Jorge Volpi comenzó su intervención con una curiosa diatriba contra el Quijote, no contra el libro sino contra el personaje, que para el narrador argentino no representa en absoluto los verdaderos valores humanos, para apuntar luego un curioso parecido triádico entre el personaje cervantino y el escritor. Para Volpi, los escritores nos parecemos a don Quijote porque nuestra locura deriva del acto de leer, porque “somos locos con límite” (esto es: a medio camino entre la sensatez y el delirio), y porque somos dictatoriales y tiránicos: tenemos una idea del mundo que queremos imponer a los demás. Para Volpi los escritores somos unos crueles impositores que quieren inocular sus ideas como quien difunde virus. Luego extrapoló estos temas a su experiencia personal: al hecho de nunca haberse sentido normal ni cómodo, heredando una cultura italiana casi apócrifa, irreal, de su padre. Siente que llegó a la escritura por la lectura no de libros, sino de mapas. En su infancia intentó hacer una enciclopedia de la medievalidad mexicana (algo inexistente) y realizó estudios alquimistas. Más tarde descubriría que la Literatura era el único modo de no renunciar a ninguna de esas cosas.

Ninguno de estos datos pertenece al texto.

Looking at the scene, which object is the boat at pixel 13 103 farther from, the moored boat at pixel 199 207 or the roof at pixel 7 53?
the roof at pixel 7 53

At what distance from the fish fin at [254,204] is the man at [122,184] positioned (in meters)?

En el debate posterior, Palou hizo una observación inteligentísima: la creciente demanda y éxito de libros como Las cenizas de Ángela, de McCourt, y la vindicación de la realidad extrema, el testimonialismo y el biografismo se deben, a su juicio, a una banalización cultural general, por la que la sociedad ha perdido el respeto y la confianza en la ficción y se ha creído que cualquier existencia no sólo merece ser vivida, sino que además merece ser contada.